──────── PROVIDED RECORDS

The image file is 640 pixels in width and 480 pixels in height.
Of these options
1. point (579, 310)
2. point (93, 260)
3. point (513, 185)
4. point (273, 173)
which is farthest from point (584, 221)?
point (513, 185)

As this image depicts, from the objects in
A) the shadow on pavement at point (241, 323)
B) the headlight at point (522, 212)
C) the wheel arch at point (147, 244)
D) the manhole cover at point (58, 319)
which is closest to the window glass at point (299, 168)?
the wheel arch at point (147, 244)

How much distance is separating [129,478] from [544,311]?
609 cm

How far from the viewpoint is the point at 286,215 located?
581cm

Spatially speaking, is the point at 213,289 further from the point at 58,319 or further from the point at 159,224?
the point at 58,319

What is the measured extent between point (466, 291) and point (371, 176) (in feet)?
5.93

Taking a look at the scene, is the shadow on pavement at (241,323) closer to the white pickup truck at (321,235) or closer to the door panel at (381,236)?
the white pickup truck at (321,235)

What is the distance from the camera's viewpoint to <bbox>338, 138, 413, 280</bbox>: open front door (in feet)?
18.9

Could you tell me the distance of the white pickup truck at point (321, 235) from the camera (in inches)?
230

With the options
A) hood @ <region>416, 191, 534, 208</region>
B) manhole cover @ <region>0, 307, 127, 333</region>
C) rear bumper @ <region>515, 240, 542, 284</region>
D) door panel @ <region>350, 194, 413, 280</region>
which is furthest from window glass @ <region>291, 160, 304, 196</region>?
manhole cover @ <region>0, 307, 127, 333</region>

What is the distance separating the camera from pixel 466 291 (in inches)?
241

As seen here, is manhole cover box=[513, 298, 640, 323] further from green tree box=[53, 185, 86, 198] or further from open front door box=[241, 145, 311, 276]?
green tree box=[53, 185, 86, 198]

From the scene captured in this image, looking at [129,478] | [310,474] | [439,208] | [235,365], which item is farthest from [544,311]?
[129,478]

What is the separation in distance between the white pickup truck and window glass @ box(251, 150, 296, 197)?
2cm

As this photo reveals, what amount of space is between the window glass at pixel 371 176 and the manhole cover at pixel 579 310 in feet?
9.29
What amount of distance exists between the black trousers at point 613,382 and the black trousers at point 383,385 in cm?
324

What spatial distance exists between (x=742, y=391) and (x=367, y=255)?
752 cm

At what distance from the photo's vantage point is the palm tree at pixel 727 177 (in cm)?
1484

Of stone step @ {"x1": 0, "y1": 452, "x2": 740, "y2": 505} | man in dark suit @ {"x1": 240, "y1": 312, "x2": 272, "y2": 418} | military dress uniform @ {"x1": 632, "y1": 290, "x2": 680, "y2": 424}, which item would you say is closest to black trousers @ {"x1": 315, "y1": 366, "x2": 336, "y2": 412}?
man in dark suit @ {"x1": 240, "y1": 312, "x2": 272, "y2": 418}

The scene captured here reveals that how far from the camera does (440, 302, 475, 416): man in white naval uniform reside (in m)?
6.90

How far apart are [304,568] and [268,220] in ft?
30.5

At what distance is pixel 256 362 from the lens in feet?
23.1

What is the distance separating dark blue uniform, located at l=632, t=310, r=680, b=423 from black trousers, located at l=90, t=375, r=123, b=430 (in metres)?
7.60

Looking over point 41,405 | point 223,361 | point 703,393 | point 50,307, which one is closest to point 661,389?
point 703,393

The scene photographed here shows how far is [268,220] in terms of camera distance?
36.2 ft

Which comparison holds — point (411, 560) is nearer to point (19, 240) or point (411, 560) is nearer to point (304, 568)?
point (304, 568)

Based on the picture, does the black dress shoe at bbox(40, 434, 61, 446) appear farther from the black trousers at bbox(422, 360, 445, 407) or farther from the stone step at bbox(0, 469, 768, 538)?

────────────────
──────── PROVIDED RECORDS

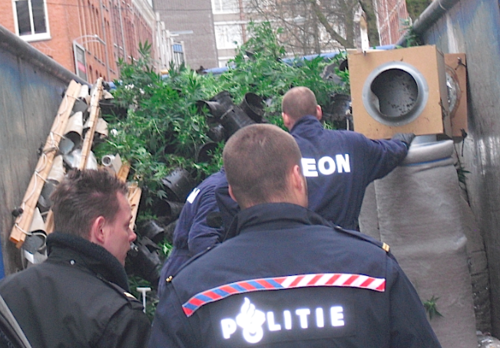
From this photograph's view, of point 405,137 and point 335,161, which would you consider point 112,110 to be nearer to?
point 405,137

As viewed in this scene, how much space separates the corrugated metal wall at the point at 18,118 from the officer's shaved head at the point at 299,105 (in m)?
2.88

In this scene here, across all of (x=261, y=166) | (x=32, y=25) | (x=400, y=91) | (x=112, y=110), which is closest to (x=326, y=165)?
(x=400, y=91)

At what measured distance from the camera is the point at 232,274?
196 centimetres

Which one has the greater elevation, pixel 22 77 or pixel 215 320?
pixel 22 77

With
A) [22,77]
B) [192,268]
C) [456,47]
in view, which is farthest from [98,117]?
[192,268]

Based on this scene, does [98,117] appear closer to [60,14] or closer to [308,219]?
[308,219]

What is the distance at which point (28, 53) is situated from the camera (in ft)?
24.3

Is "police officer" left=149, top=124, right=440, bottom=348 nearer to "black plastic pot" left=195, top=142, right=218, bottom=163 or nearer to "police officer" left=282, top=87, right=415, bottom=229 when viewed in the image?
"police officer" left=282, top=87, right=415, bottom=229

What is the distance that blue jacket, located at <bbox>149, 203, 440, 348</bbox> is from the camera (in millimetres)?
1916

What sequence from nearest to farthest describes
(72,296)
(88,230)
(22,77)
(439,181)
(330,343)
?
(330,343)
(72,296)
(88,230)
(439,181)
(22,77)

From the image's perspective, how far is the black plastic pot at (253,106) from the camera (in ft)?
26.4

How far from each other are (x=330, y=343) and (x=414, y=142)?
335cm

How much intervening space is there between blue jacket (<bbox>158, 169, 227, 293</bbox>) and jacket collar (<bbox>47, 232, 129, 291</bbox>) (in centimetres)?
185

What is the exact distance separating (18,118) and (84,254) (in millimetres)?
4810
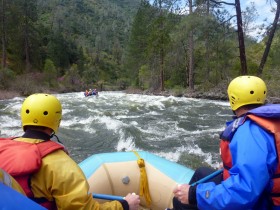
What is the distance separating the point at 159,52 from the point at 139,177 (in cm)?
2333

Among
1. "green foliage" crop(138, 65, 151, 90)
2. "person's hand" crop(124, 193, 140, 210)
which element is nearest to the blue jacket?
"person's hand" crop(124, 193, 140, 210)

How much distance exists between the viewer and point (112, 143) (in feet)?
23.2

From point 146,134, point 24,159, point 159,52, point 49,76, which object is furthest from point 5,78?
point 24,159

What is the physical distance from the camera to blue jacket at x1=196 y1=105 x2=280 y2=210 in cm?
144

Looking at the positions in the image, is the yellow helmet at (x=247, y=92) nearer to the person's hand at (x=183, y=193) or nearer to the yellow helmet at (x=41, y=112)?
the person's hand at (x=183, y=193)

────────────────

WORK INSTRUCTIONS:
Which lines in the records contain the word "does"? Gather each of them in full.

EXERCISE RESPONSE:
The scene captured here reveals that how far from the camera does (440, 302, 475, 416): man in white naval uniform reside (in m)?
Based on the picture, does the black dress shoe at bbox(40, 434, 61, 446) appear farther from the black trousers at bbox(422, 360, 445, 407) or farther from the stone step at bbox(0, 469, 768, 538)?
Based on this scene, does [98,117] appear closer to [60,14] or closer to [308,219]?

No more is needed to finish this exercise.